El oficial que fue trasladado de la estación Metro 4, con sede en la colonia Montefresco, para hacerse cargo del conflictivo presidio, informó que los miembros de la mara 18 que no huyeron han tomado con calma la eliminación de los privilegios que tenían antes de la huida de la semana pasada.
Entre las medidas está el registro minucioso de las visitas en un horario estricto de tres días a la semana por dos horas; las inspecciones se han quintuplicado en las celdas siguiendo un patrón aleatorio y sorpresivo.
Cuentan además con apoyo de las estaciones Metro 2 y 4 con policías de refuerzo; también se ha implementado vigilancia las 24 horas fuera del penal con patrullas motorizadas que se mueven constantemente alrededor del presidio.
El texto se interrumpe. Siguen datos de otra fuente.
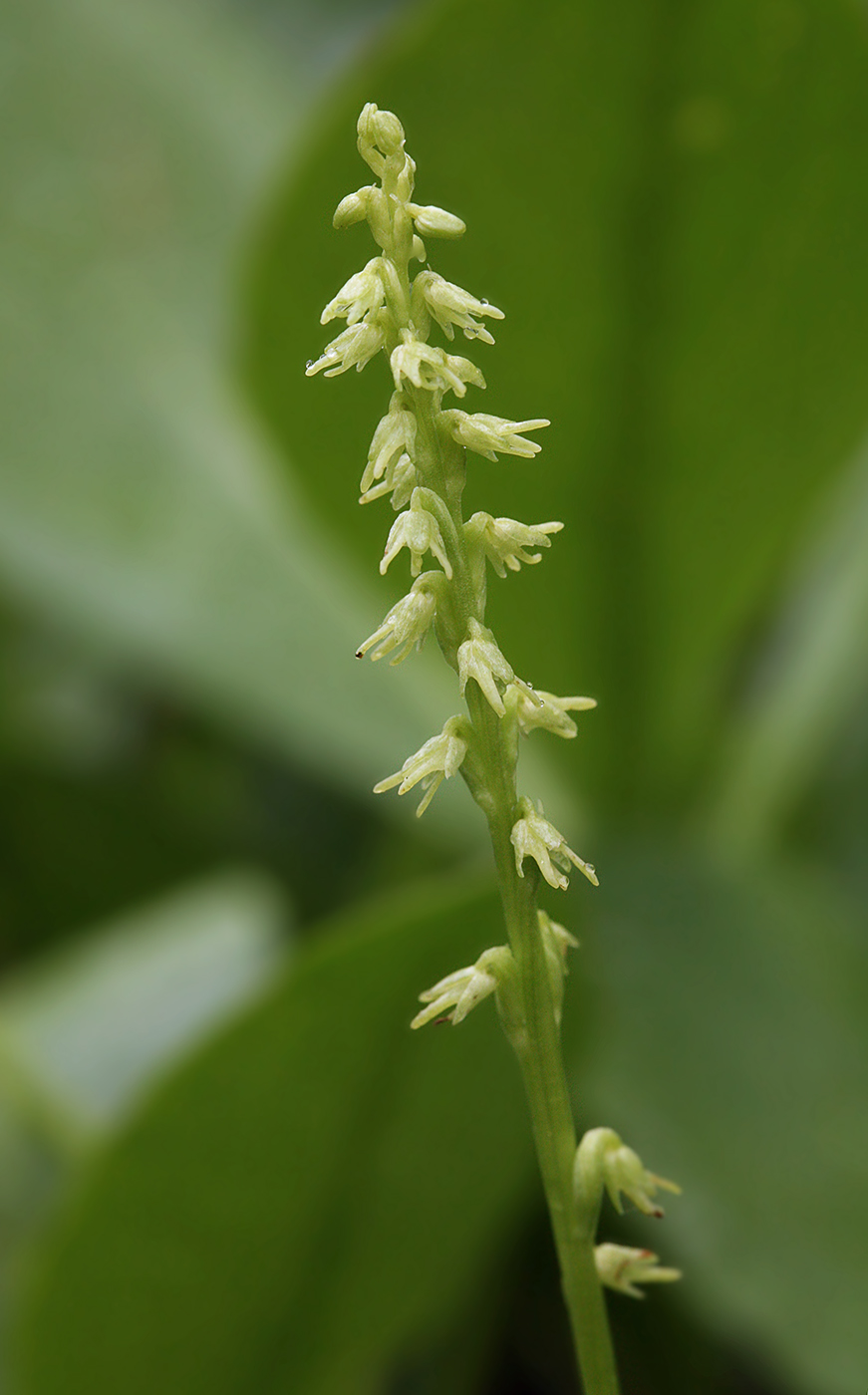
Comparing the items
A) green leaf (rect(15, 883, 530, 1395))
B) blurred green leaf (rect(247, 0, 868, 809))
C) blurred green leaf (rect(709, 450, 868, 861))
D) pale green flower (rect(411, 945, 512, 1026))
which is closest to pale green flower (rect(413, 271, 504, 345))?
pale green flower (rect(411, 945, 512, 1026))

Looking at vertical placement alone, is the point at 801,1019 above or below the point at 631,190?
below

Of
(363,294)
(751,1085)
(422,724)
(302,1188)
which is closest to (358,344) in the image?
(363,294)

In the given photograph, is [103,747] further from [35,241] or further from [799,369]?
[799,369]

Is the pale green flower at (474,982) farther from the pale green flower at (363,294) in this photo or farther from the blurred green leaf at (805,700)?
the blurred green leaf at (805,700)

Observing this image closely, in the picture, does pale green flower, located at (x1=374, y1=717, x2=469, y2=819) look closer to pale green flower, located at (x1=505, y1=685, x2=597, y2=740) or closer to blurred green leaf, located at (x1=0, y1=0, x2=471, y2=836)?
pale green flower, located at (x1=505, y1=685, x2=597, y2=740)

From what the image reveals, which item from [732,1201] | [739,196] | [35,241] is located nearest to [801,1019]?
[732,1201]

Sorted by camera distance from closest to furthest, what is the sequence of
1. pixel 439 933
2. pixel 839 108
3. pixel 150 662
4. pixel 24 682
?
1. pixel 439 933
2. pixel 839 108
3. pixel 150 662
4. pixel 24 682

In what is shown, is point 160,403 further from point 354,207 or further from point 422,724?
point 354,207
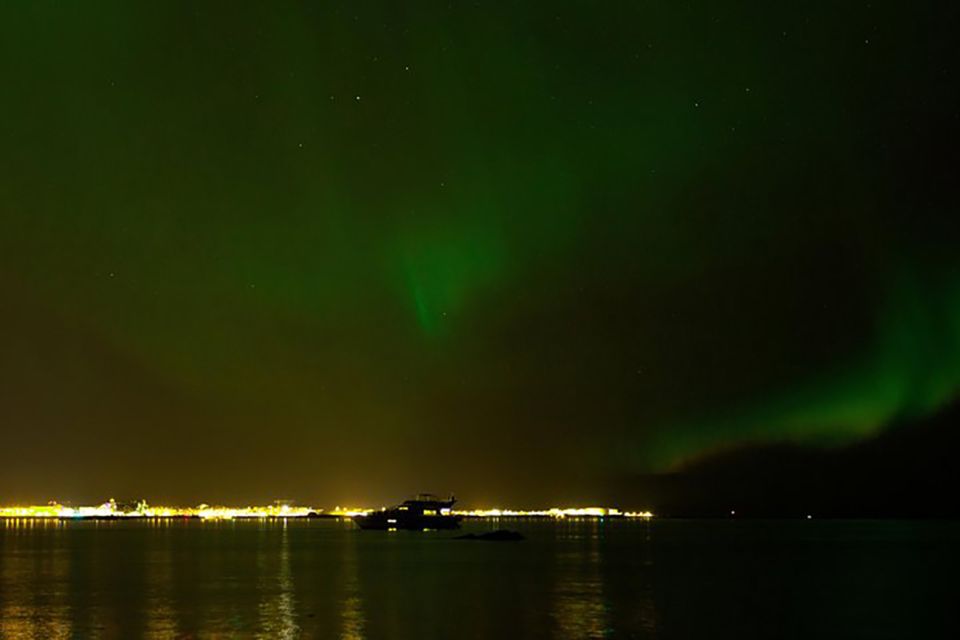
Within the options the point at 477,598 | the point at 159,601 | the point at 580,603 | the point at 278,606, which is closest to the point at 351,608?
the point at 278,606

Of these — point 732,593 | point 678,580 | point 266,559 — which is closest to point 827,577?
point 678,580

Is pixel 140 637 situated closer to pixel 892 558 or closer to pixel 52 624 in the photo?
pixel 52 624

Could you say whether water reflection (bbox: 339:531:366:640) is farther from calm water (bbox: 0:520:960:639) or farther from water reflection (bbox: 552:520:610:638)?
water reflection (bbox: 552:520:610:638)

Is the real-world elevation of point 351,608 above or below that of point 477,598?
above

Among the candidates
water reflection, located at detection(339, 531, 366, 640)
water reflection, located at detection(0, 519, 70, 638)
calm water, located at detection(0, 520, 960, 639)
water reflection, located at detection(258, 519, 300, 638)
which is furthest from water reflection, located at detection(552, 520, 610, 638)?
water reflection, located at detection(0, 519, 70, 638)

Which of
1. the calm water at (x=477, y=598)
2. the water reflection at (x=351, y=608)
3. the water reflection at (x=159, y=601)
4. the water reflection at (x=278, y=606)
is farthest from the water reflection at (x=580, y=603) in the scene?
the water reflection at (x=159, y=601)

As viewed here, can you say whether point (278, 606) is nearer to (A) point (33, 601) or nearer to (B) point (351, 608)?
(B) point (351, 608)

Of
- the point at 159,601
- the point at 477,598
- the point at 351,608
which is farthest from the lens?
the point at 477,598

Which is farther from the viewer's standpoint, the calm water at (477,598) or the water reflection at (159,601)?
the calm water at (477,598)

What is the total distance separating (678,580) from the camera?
61.4 m

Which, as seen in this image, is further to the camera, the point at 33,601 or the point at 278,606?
the point at 33,601

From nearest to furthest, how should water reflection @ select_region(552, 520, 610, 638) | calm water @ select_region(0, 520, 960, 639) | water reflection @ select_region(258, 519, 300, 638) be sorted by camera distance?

La alerta por la fuga se ha trasladado a todo Centroamérica a través de Interpol debido al alto perfil delictivo de los pandilleros fugados, muchos de los cuales tenían condenas de hasta ochenta años.
Siguen las investigaciones sobre el escape; se detectó que la tierra del túnel era estibada en sacos, veinte de los cuales quedaron dentro del penal.
Como salió a luz pública, el recinto donde estaban los mareros, separados de los paisas, como llaman a los demás presos, era una especie de cuartel con todo tipo de comodidades, refrigeradoras, aire acondicionado, televisores caros, equipos de sonido y reproductores para ver las últimas películas.
También tenían hornos microondas, equipo de gimnasia para mantenerse en forma, máquinas tragamonedas, videojuegos y hasta una mesa de billar.
Para no olvidar su grafismo característico, habían pintado murales en las paredes; según las autoridades, sólo les faltaba un casino para reclamar con toda justicia el estatus de hotel cinco estrellas que se ha dado al centro penal sampedrano.
Tras las fuga masiva del miércoles, equipos policiales han trabajado incansablemente para recapturar vivos o muertos a los peligrosos mareros, con el lamentable saldo de un policía abatido mientras se enfrentaba a uno de los malvivientes, quien tuvo que ser eliminado por las fuerzas policiales. Dos prófugos han muerto y uno está ya bajo custodia.
A cinco días del incidente vuelven a resurgir los clamores por el traslado del penal hacia un sitio más alejado de la ciudad y con mejor infraestructura, como corresponde a un centro penitenciario.
- Una charla por cada área del penal se dará para prevenir la gripe A-H1N1 y las visitas deben usar mascarillas; si no lo hacen, no entran en el presidio.